De la « Grande Noirceur » au street art
La « Grande Noirceur » renvoie à une période couvrant le second mandat de Maurice Duplessis (1890-1959), Premier ministre du Québec entre 1944 et 1959. Elle correspond à une ère de mutations profondes, le conservatisme social et religieux devant faire face à des revendications défendues par de nouvelles générations d’intellectuels, ce que laissait déjà entendre le texte Refus Global des Automatistes en 1948. La « Révolution tranquille », qui couvre la période suivante et correspond au changement de mandat en 1960, se fait très réformiste, tout comme le rôle des artistes dans ce grand chamboulement.
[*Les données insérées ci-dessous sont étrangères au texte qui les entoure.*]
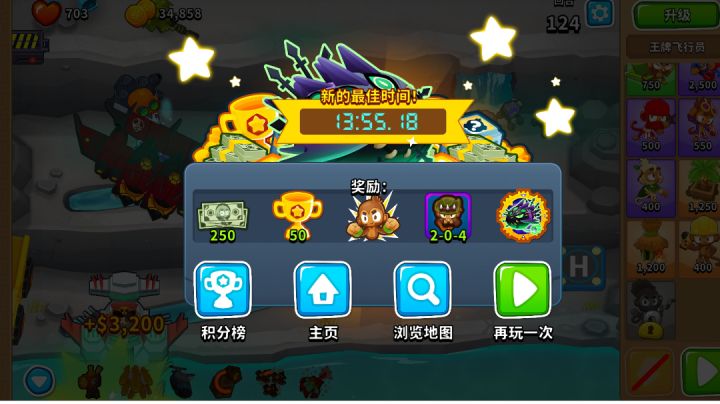 国服第三期boss 精英难度攻略 无知识 无英雄（摸鱼排位）截图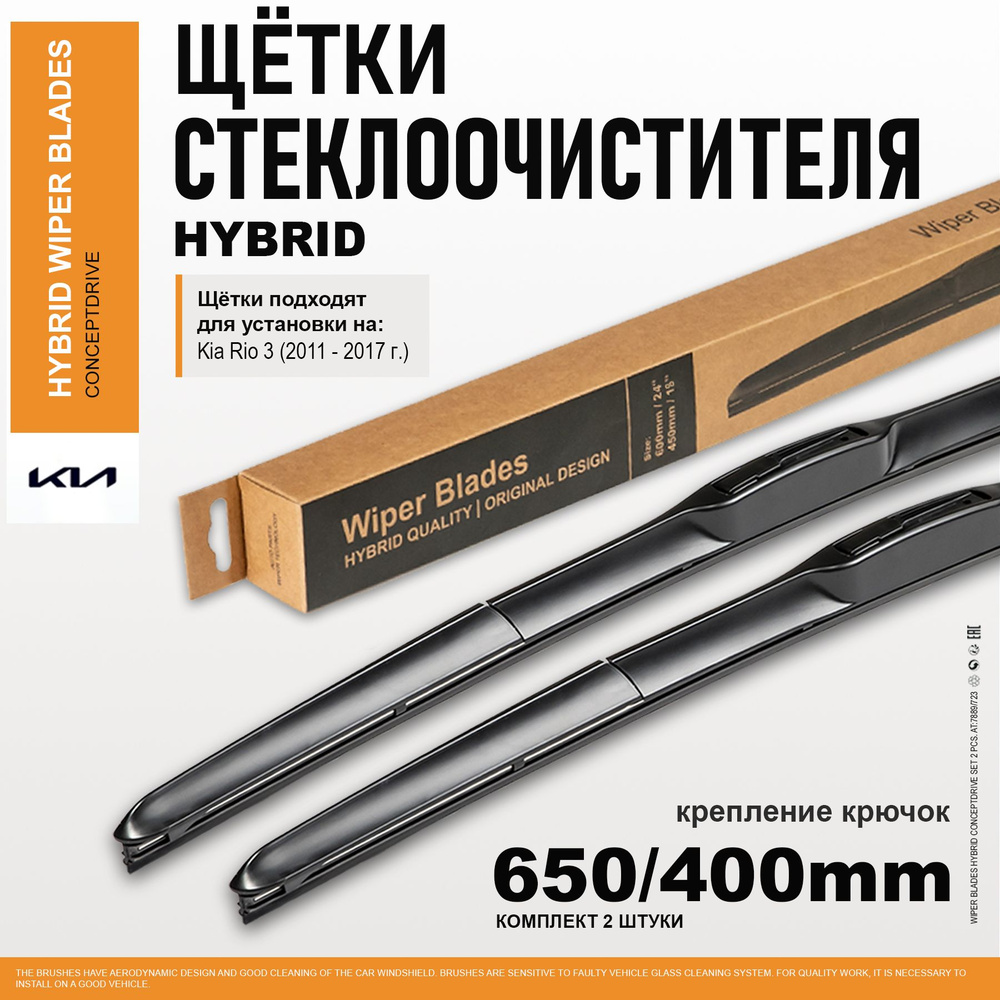 Щетки стеклоочистителя 650 400 / дворники на Киа Рио 3, дворники на Kia Rio 3  #1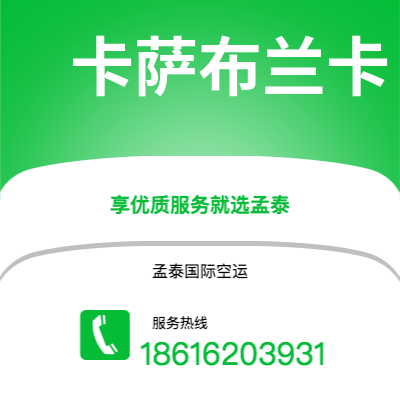 玉溪市到卡萨布兰卡海运价格查询|玉溪市至摩洛哥卡萨布兰卡国际海运整柜拼箱订舱2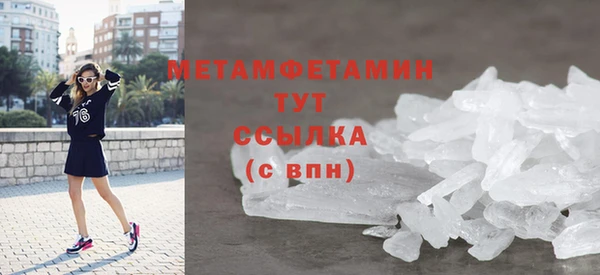 мефедрон Дмитровск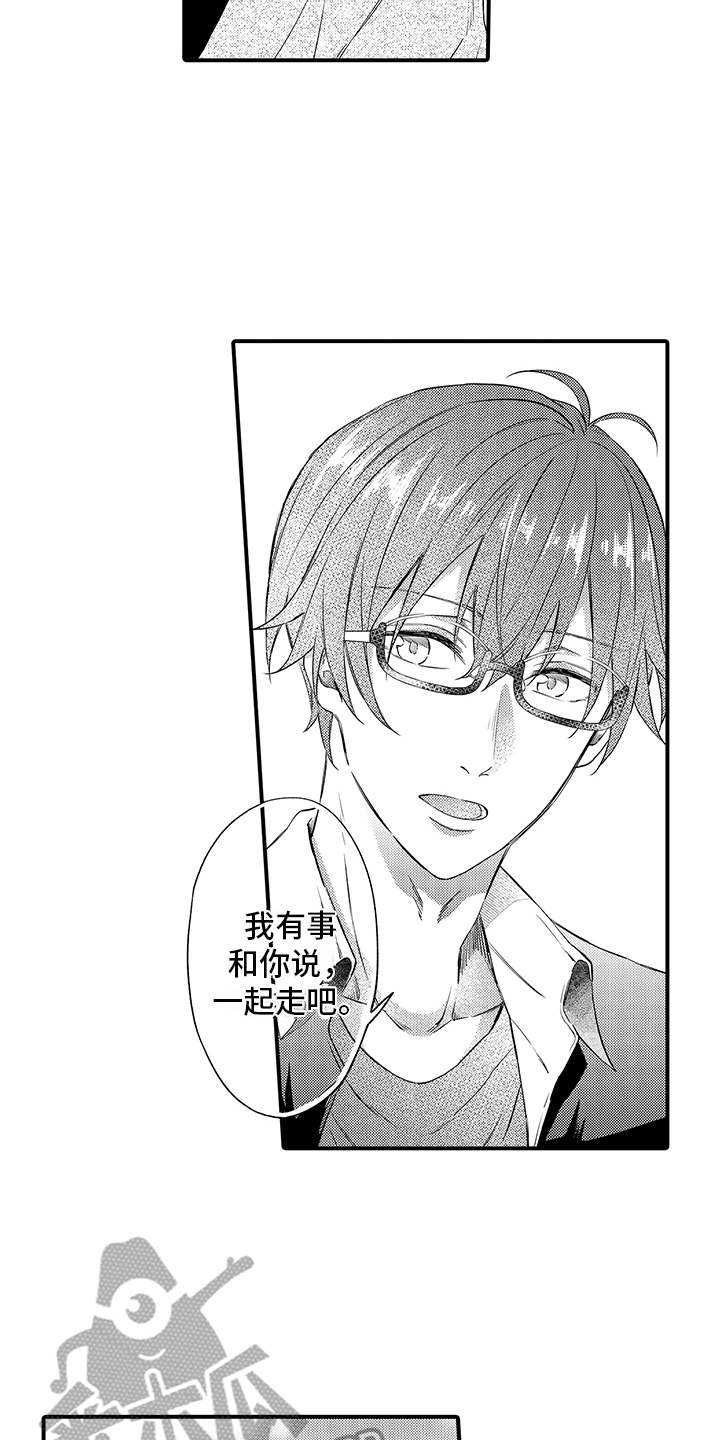 非同寻常漫画,第11章：有话说3图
Les années 1970 sont marquées par des programmes d’acquisition bien structurés et appuyés par des budgets cohérents. Les institutions peuvent ainsi réunir un nombre significatif d’œuvres, ce qui leur permet également de produire une synthèse des mouvements artistiques des décennies qui précèdent. Les institutions ne se contentent pas seulement de consolider l’histoire de l’art récent, elles aspirent aussi à soutenir l’art en train de se faire, par exemple en développant de nombreuses commandes publiques. C’est dans ce contexte que les approches artistiques se renouvellent, se faisant multidisciplinaires avec l’introduction de la photographie, des installations ou de pratiques multimédias, de manière à résonner avec les préoccupations artistiques internationales. Parmi les artistes québécois qui comptent à cette époque, citons Serge Lemoyne, Micheline Beauchemin, Carole Simard-Laflamme, Louis Archambault ou Richard Purdy.
Le festival Mural consacré à l’art urbain international est créé en 2013 à Montréal. Particulièrement en vue, l’art urbain québécois prend de plus en plus de place dans l’espace public, à l’image de cette gigantesque peinture murale représentant Leonard Cohen sur la façade d’un immeuble de 21 étages. Réalisée par Gene Pendon et El Ma, l’œuvre est parrainée par l’organisme MU, pour « Musée à ciel ouvert », dans l’intention de lier l’art aux citoyens et d’offrir un hommage aux bâtisseurs culturels montréalais. De nombreuses autres manifestations voient le jour, comme celle des « Voix Insoumises : Convergence Anticolonialiste d’Artistes de Rue », biennale se consacrant aux artistes femmes autochtones et de couleur (3 éditions - 2014, 2015 et 2017). Ces diverses initiatives témoignent de la volonté de ne jamais faire table rase des cultures passées et elles invitent également à prendre son temps pour explorer l’espace urbain, celui de Montréal notamment.